The NFL has seen major COVID-19 outbreaks for the Titans and Ravens. Big stars and coaches have been stricken by the disease. There have been plenty of scheduling adjustments. Here’s a look at how each team has been affected by the coronavirus.
The Titans had the NFL’s first outbreak that forced the first postponement and then rescheduling of a game this season. Their game against Pittsburgh moved from Oct. 4 to Oct. 25 and wiped out their bye week. Their outbreak affected 24 players and personnel and postponed a second game — against Buffalo — for two days to a rare Tuesday night on Oct. 13. Since then, they’ve had only two players placed on the reserve/COVID-19 list.
“What we dealt with was unfortunate, and we handled it the best that we felt like we could,” coach Mike Vrabel said. “Every team is different. Every situation is different. I’m proud of the fact that the past few cases that we had were isolated with zero close contacts, and that’s a testament to our players, our staff.”
An outbreak among the Ravens and staff followed an overtime loss to Tennessee on Nov. 22 and decimated Baltimore’s roster heading into a pivotal Thanksgiving rematch with the Steelers. The game was postponed to Sunday, then Tuesday, then Wednesday.

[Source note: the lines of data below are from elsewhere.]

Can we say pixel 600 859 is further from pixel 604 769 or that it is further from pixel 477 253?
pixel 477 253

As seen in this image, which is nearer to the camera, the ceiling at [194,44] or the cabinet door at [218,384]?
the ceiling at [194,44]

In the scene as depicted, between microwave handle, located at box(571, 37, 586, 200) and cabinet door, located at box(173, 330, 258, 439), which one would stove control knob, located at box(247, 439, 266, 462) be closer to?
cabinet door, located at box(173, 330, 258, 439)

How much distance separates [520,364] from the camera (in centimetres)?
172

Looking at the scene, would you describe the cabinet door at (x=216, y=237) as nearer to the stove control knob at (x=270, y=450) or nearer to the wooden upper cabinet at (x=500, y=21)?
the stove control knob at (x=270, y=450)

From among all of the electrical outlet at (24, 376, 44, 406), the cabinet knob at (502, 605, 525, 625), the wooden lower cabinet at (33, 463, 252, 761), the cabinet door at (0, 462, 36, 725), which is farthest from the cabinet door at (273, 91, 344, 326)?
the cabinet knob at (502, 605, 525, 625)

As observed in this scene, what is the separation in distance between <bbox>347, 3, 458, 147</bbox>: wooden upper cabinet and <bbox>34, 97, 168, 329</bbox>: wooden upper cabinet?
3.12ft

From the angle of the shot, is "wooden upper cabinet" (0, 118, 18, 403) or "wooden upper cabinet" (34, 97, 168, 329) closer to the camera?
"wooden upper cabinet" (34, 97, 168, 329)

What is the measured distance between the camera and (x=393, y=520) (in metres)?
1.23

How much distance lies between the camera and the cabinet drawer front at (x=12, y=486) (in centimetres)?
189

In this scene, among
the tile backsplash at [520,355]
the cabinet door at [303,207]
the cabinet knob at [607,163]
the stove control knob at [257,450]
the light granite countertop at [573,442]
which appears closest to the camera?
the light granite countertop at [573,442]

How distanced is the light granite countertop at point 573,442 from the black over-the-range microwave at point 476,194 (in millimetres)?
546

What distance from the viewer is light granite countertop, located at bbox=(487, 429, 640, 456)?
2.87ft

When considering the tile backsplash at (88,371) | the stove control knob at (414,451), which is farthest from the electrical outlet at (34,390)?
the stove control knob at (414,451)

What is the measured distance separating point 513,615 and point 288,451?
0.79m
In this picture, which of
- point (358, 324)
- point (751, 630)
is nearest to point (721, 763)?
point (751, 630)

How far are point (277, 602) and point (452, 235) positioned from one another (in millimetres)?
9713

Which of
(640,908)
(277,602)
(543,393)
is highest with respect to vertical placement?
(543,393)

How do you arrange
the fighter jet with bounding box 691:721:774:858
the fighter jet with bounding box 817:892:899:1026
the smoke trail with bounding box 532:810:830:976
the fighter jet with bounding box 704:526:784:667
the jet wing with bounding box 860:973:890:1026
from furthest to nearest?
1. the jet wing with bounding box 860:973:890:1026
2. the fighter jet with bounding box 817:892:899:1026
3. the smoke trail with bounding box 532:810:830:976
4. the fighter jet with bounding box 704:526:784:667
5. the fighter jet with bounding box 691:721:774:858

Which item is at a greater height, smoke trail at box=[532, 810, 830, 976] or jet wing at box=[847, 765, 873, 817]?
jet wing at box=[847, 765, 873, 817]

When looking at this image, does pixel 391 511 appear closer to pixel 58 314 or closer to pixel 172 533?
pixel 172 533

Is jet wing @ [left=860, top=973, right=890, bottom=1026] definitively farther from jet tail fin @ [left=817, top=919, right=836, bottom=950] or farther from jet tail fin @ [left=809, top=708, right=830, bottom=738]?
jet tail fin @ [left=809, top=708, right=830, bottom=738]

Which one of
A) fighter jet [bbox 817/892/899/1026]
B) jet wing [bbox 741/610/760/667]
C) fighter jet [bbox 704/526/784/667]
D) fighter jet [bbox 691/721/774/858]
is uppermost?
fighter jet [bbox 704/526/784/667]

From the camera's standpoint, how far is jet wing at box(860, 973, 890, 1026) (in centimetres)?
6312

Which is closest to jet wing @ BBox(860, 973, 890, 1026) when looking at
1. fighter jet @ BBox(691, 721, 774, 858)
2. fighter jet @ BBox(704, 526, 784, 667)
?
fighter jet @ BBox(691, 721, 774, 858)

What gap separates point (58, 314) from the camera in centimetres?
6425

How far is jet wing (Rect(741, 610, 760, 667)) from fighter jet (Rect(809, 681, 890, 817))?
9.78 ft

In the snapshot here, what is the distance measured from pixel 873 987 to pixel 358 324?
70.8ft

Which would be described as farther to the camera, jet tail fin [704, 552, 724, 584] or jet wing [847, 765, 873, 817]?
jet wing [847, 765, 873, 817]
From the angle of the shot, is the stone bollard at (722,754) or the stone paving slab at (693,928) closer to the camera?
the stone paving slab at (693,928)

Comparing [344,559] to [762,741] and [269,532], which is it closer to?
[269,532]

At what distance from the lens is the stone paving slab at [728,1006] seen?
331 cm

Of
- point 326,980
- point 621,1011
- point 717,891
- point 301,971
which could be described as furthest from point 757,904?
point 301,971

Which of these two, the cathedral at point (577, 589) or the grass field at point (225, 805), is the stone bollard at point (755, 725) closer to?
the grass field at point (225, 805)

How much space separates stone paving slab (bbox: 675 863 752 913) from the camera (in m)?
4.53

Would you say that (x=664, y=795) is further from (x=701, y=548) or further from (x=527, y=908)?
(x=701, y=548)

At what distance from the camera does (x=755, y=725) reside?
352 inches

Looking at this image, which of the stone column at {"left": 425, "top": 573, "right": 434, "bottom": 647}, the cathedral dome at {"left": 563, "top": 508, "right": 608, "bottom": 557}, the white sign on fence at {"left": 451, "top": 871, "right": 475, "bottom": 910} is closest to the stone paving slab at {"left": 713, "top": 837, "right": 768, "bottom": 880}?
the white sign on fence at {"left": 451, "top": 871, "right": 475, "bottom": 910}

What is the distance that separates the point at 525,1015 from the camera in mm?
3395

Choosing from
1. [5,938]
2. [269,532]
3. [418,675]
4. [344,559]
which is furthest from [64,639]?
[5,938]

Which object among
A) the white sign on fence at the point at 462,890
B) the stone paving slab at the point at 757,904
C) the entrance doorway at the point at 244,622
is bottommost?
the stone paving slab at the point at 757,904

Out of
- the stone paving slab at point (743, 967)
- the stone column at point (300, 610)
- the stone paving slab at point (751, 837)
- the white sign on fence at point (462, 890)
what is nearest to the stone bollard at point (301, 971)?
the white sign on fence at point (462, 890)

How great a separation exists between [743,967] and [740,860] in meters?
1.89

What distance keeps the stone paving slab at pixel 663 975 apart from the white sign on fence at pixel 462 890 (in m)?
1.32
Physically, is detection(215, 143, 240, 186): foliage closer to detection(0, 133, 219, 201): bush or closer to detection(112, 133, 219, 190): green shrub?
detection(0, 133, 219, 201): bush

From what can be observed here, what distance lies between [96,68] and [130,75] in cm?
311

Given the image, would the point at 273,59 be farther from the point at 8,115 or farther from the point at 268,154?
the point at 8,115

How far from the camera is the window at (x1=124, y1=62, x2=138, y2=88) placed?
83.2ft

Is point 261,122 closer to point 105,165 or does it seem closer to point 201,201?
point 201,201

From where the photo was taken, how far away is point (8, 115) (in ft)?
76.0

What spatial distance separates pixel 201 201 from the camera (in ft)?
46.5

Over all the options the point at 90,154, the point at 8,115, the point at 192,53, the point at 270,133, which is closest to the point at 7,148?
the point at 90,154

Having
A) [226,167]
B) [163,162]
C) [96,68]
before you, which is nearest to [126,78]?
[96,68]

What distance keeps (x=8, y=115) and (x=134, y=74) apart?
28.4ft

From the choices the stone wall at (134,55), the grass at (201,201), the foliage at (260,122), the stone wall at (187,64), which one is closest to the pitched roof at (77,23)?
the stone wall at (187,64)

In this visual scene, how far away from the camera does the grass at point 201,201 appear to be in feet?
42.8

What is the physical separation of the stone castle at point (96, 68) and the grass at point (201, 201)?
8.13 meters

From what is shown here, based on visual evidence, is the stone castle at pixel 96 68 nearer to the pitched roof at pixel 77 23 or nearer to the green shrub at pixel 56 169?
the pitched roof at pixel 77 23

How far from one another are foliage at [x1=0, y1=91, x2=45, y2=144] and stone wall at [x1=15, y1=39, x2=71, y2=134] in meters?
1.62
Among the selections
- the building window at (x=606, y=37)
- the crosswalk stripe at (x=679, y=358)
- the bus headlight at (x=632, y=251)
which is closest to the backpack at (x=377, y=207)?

When the Ravens got on the field they had gone 10 days without playing and were without several key players, including quarterback Lamar Jackson, the 2019 NFL MVP.
Baltimore lost 19-14. Coach John Harbaugh appreciated the play and effort of the backups on the thin offensive and defensive lines.
The NFL’s lone unbeaten team dealt with ripple effects of outbreaks elsewhere: moving the Titans and Ravens games, switching their bye week. The Steelers recently sent to the COVID-19 list a group that includes tight end Vance McDonald and running back James Conner.
The Patriots’ Week 4 matchup against the Chiefs was postponed a day after QB Cam Newton tested positive. New England’s game the following week against Denver was twice postponed following positive tests by several players, including star cornerback Stephon Gilmore. In essence, the Patriots lost their bye week.
Eight players have gone on the reserve/COVID-19 list, three assistant coaches have been infected — defensive coordinator Ed Donatell missed all of November and was hospitalized at one point with respiratory complications — plus GM John Elway and CEO Joe Ellis were infected.
Denver essentially lost its bye week because of New England’s issues, and last Sunday the Broncos lost to the Saints 31-3 without any quarterbacks. Starter Drew Lock, backup Brett Rypien and practice squad veteran Blake Bortles were deemed high-risk close contacts of No. 3 QB Jeff Driskel, who tested positive on Thanksgiving.
Players, coaches and the organization have been fined more than $1.2 million and docked a sixth-round pick for COVID-19 violations.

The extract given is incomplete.